Illustrative product view
Why inventory needs a reserve
Not all inventory is worth what you paid for it. Slow-moving and obsolete stock must be written down to net realizable value via a reserve - a contra-asset - so the balance sheet shows inventory at what you can actually recover: net value equals gross cost minus the reserve. Carrying dead stock at full cost overstates assets and defers a loss you’ll eventually take.
Net inventory value
net_value = gross_cost − reserve
The reserve is a contra-asset. Fintra takes the most conservative (largest) of three policies per item.
Three policies, most conservative wins
| Policy | How it computes | Typical use |
|---|---|---|
| Aging | Reserve % per age bucket × gross cost | Slow-moving stock by days since last movement |
| Specific-ID | 100% (or a set %) for flagged items | Known-obsolete SKUs |
| Lower-of-cost-or-NRV | max(0, unit cost − NRV per unit) × qty | Items worth less than they cost |
Post the delta, not the whole reserve
Each period, Fintra recomputes the required reserve and posts only the change - debiting obsolescence expense and crediting the inventory reserve for the delta. That true-up is idempotent, so running it twice doesn’t double the reserve. When you scrap reserved stock, it’s written off against the reserve first and only the unreserved portion is expensed.
- Recalculate posts the delta: DR Obsolescence Expense / CR Inventory Reserve.
- Preview mode computes the reserve without posting.
- The E&O report shows aging, specific, LCNRV, required reserve, and roll-forward.
- Scrap relieves reserved stock first, expensing only the excess.
Why auditors care
The E&O reserve is one of the first things an auditor tests, because it’s where inventory value is most easily overstated. A documented, policy-driven reserve that takes the most conservative view and posts a defensible roll-forward is exactly what they want to see.
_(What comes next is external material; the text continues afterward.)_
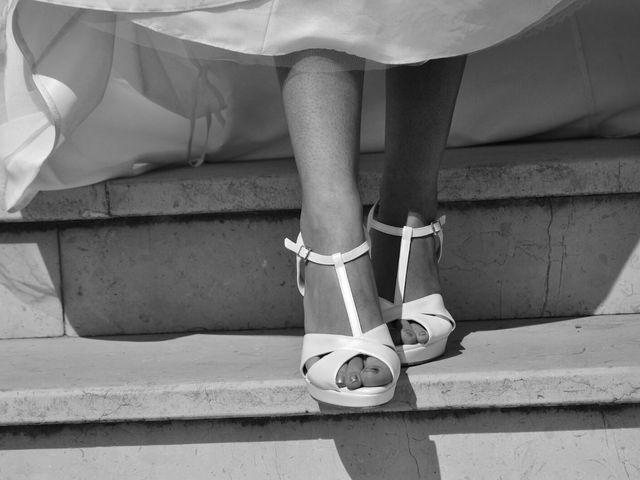Le mariage de Silvain et Cynthia  à Toulon, Var 90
Frequently asked questions
What is an excess and obsolete (E&O) inventory reserve?
An E&O reserve is a contra-asset that writes slow-moving and obsolete inventory down to net realizable value, so the balance sheet carries inventory at what’s recoverable - gross cost minus the reserve. It recognizes the loss on dead stock before it’s physically disposed of.
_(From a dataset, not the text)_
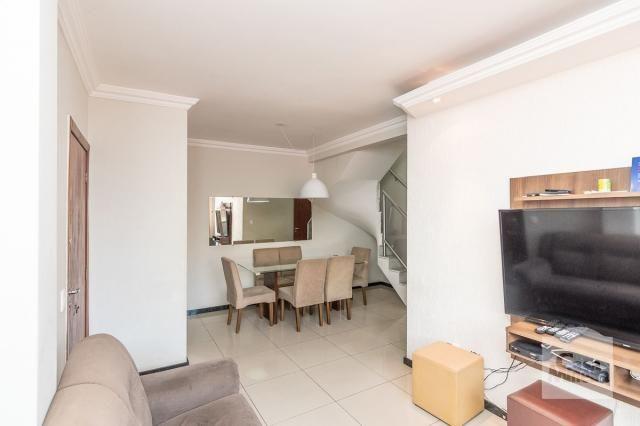Apartamento à venda com 4 dormitórios em Monsenhor messias, Belo horizonte cod:257472 - Foto 5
How does Fintra size the E&O reserve?
It computes three reserves per item - an aging-based reserve by age bucket, a specific-identification reserve for flagged-obsolete items, and a lower-of-cost-or-NRV reserve - and takes the most conservative (largest) of the three. That worst-case approach is what most manufacturers and auditors expect.
Does the reserve post the full amount each period?
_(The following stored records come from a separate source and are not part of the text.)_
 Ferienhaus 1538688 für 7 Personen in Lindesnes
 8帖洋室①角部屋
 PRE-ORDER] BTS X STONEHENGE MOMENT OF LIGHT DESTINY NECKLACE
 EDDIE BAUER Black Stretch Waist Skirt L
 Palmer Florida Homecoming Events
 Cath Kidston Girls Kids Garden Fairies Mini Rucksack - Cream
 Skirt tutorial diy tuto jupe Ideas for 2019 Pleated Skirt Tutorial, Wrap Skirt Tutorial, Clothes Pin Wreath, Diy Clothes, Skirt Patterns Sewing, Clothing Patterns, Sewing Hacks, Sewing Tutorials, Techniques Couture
No. Fintra posts only the period-over-period delta, debiting obsolescence expense and crediting the inventory reserve. The true-up is idempotent, so recalculating won’t double the reserve, and a preview mode lets you see the required reserve before posting anything.
What happens when reserved inventory is scrapped?
Scrapping writes the item off against the existing reserve first, so only the portion that wasn’t reserved hits expense. That prevents double-counting the loss and keeps the reserve roll-forward clean.